11h du matin, seule une dizaine de militants, une horde de journalistes et une trentaine de policiers sont là, barrant la route à 100m du tribunal et déballant une complexe logistique pour empécher un futur rassemblement de masse aux portes du tribunal. La journée s’annonce longue, les journalistes s’entassent aux barrières, on ne les laissera entrer qu’à 12h, en contrôllant un à un leurs passeports. Les manifestants quant à eux ne passeront pas le barrage. Première violation du droit pour un procès censé être public et accessible à tous.

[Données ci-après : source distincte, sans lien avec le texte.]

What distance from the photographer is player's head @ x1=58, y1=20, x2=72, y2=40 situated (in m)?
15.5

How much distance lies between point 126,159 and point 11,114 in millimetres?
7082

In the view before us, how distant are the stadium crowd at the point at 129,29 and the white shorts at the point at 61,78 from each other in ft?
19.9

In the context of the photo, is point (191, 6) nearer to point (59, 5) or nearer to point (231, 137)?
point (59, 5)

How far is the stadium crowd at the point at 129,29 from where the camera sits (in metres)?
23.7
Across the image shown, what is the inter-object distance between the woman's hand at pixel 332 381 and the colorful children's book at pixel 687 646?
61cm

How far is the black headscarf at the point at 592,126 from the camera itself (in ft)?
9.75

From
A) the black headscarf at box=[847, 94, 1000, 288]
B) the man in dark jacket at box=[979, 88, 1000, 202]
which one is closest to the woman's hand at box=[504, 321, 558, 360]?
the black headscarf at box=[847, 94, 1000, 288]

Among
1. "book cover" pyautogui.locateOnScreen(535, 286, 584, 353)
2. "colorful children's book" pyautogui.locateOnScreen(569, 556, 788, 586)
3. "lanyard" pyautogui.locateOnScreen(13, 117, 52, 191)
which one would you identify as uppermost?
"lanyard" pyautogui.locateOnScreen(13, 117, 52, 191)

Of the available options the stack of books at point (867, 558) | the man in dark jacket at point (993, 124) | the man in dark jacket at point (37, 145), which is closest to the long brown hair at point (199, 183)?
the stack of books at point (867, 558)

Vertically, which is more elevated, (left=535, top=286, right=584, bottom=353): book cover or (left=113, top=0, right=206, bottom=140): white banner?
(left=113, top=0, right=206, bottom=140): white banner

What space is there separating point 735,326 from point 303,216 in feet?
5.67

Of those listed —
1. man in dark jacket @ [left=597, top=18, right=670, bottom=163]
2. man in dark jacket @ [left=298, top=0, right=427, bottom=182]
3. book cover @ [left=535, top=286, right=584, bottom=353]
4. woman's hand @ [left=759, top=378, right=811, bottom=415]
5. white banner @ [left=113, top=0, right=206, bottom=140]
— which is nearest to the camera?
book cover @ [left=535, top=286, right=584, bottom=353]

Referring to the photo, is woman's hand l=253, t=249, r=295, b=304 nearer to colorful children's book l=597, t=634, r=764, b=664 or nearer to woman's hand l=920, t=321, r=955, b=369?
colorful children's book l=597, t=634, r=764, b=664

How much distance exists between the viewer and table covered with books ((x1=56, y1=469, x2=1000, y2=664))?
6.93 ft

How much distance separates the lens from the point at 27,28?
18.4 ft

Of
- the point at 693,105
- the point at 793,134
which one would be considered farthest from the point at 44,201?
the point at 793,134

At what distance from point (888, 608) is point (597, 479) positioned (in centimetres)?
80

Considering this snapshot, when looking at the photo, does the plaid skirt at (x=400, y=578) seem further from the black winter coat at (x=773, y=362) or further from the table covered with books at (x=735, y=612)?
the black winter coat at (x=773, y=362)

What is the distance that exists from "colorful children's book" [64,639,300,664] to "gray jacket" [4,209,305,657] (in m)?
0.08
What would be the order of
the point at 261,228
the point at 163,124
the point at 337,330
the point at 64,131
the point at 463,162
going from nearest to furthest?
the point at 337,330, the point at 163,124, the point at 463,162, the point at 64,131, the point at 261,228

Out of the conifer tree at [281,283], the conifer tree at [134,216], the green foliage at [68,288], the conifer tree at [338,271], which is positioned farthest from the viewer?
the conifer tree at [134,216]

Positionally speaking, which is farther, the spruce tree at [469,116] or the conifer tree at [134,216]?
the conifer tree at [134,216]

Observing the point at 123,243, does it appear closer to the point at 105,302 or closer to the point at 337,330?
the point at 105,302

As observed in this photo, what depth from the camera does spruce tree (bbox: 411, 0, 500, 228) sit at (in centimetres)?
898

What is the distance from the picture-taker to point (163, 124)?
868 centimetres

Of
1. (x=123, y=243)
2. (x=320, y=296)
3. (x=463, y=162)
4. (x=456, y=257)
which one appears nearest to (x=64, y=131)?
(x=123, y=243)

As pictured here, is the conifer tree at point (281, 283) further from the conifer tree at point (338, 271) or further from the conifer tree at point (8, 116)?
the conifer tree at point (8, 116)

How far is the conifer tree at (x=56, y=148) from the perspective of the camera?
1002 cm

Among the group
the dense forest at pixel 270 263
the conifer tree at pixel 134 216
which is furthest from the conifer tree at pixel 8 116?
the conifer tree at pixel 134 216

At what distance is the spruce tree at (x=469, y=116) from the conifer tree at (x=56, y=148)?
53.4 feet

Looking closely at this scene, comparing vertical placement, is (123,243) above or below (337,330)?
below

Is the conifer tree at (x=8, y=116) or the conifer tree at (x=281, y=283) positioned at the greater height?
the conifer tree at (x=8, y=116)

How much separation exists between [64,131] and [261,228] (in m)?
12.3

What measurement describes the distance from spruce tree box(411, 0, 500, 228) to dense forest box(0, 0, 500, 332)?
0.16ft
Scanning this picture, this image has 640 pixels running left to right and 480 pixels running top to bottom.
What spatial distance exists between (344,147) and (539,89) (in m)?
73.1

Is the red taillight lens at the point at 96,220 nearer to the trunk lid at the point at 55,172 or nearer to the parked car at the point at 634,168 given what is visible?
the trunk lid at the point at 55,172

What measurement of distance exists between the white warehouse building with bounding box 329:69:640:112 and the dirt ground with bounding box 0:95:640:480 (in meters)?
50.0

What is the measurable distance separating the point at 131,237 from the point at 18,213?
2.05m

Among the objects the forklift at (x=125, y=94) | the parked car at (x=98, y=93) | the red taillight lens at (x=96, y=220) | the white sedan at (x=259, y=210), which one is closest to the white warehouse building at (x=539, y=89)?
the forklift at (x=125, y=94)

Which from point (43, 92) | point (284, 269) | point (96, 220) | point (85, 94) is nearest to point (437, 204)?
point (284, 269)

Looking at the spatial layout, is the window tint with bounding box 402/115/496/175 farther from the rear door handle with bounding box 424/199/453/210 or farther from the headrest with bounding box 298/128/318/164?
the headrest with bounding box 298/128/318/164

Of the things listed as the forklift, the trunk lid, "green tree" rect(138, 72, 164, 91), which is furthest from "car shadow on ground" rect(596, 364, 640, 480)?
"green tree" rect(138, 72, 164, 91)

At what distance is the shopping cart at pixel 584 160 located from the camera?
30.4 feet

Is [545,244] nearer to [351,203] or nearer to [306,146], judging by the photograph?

Technique simple et efficace pour neutraliser une foule: la diviser puis la réduire au silence.
A midi les militants commencent à arriver plus nombreux, t-shirts à l’effigie des Pussy-riot et pancartes de soutienà la main. La police tente de confiner les manifestants sur le trottoir en leur demandant de dégager la route pour laisser passer les voitures. Puis ils font enlever une à une les voitures garées là pour dégager la rue et installent des barrieres de part et d’autre de la route. Ca y’est l’arêne est prête: au centre un bus plein de policiers et prêt à se remplir de manifestants et tout autour, une foule qui s’ammoncelle, qui se convertie rapidement en véritable Cour des miracles.
A 14h, l’ambiance commence à s’échauffer entre pro et anti pussy riot. Des orthodoxes entonnent des chants d’église accompagnés d’une guitare, un parti d’opposition libérale (LDPR) vient faire une petite manifestation, un prêtre brandit une icône de la vierge marie, une croyante pro-pussy riot tente de raisonner des croyants extrémistes, le parti d’opposition du front de gauche distribue ses tracts, une jeune fille se met à genoux et crie une prière pro-pussy riot de façon un peu hystérique, une horde de journalistes se précipite pour la filmer, les orthodoxes tentent de couvrir ses cris en chantant plus fort. Et les arrestations commencent.
Dès que quelqu’un sort de la masse par une pancarte, une cagoule pussy-riot ou une voix un peu trop forte, les policiers sautent agilement la barrière, l’attrappent et le traînent parfois très violament sous les cris de la foule « Honte sur vous » « Fascistes ». Puis le prévenu est enfermé dans le bus, et la foule se taît. Dès que les slogans reprennent, et il y a toujours des courageux pour se lancer, des arrestations s’ensuivent. Les slogans, parfois plein d’humour montrent que derrière les Pussy Riot, c’est contre Poutine que les gens se sont déplacés: « Liberté aux Pussy Riot » « La Russie sans Poutine » et un « Poutine mange les enfants » qui en fait rire plus d’un. A 100m de là, la manifestation lance le débat: les gens discutent, se disputent, rient. A peine arrivés, les leaders d’opposition Udalstov et Kasparov sont arrêtés de façon arbitraire, sans avoir eu le temps de faire quoi que ce soit. Welcome to Russia.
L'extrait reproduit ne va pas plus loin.